Proteins are crucial little molecules for life. They provide structure to cells, respond to stimuli, help chemical reactions, and much more. Each organism has its own proteome, a library of every single protein that can be assembled by its cells. Different species have wildly different proteomes, but new research has shown a surprising commonality: we all use proteins in the same way.
As reported in Nature, the work looked at 100 different species and analyzed 349,164 proteins across these species. The team discovered that the largest share of these proteins either work in producing energy for the organism or they keep the balance of the internal conditions, a phenomenon called homeostasis. Organisms have evolved different proteins to perform similar functions.

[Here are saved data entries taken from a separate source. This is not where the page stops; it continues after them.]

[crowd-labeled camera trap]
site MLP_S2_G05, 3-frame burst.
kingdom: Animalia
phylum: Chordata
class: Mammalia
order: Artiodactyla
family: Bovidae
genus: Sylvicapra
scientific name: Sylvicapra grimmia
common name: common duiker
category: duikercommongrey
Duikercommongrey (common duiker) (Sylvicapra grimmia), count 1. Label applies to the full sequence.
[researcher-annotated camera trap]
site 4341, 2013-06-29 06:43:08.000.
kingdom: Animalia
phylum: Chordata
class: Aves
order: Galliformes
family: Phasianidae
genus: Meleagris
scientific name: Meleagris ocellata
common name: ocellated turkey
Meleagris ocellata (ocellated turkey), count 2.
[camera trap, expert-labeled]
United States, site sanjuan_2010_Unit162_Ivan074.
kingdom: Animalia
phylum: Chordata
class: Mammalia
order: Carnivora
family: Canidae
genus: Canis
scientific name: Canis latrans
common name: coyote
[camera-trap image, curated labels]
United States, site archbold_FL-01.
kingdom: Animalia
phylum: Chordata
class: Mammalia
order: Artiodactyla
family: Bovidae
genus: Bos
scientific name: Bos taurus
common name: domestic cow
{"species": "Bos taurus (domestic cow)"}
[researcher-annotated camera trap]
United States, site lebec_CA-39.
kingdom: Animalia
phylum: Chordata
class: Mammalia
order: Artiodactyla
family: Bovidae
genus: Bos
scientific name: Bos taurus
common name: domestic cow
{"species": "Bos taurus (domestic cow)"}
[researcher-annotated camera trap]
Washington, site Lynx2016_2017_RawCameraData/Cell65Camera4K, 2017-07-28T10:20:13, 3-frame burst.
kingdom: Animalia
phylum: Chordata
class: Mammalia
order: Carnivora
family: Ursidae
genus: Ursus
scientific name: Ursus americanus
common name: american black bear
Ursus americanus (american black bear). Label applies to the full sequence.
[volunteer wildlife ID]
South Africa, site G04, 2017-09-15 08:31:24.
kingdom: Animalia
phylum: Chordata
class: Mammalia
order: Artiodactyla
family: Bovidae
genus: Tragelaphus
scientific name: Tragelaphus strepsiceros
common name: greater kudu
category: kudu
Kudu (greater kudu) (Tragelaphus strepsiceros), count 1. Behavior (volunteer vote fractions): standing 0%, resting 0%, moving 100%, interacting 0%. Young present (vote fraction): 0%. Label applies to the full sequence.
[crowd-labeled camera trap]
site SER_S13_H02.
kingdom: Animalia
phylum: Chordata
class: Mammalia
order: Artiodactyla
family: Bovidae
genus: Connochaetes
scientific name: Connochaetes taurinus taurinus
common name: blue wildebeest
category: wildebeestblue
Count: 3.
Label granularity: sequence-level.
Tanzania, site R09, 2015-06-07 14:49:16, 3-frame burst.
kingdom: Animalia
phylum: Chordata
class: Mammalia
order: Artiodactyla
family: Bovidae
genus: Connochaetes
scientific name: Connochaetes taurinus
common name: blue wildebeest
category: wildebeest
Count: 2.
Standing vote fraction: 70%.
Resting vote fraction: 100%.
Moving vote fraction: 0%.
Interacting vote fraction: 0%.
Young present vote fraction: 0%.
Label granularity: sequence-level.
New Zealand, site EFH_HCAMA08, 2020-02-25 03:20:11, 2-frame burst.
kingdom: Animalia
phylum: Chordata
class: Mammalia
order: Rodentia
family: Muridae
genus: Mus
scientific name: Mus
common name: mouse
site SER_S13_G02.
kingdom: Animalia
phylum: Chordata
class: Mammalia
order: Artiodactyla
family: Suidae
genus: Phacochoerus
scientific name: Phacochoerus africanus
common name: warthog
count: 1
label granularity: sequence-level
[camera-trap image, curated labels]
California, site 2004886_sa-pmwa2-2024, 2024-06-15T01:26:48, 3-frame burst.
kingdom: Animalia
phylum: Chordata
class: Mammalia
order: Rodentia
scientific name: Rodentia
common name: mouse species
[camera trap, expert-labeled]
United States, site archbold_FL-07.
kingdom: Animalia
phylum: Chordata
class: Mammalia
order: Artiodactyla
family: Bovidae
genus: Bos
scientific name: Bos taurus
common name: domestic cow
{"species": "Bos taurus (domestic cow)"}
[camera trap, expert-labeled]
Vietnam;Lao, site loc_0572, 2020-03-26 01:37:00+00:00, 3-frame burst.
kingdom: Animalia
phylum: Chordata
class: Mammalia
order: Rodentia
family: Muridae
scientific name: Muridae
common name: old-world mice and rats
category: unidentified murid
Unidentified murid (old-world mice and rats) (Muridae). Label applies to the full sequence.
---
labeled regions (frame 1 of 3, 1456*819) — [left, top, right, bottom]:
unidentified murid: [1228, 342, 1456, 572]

“We have mapped the proteins, together called the proteome of 100 different species. And it is obvious that they are extremely different. At the same time, though, they have more in common than we thought. In all these life forms, a large share of the proteins focus on metabolism and on maintaining a protein balance,” senior author Professor Matthias Mann, from the Max Planck Institute of Biochemistry, said in a statement.
The team has employed mass spectrometry to study all the proteins created by the 100 species in question. In the past, many proteins were just assumed to exist based on the genetic code of the species in question. The new work provides experimental data on these proteins, doubling the number of confirmed proteins among the species. The team also used available datasets of known proteins and used machine learning algorithms to reveal correlations within the new dataset.
“Our work connecting quantitative mass spectrometry-based proteomics with database resources has resulted in a data set of eight million data points with 53 million interconnections. We made all the data publicly available, enabling other researchers to use it to identify new correlations. New technologies enabled by machine learning are on the rise and we expect those to benefit from the large and uniform dataset we provide publicly,” added lead author and PhD student Johannes Mueller, also from the Max Planck Institute of Biochemistry.
All the data used in the project is publicly available and can be downloaded at www.proteomesofife.org.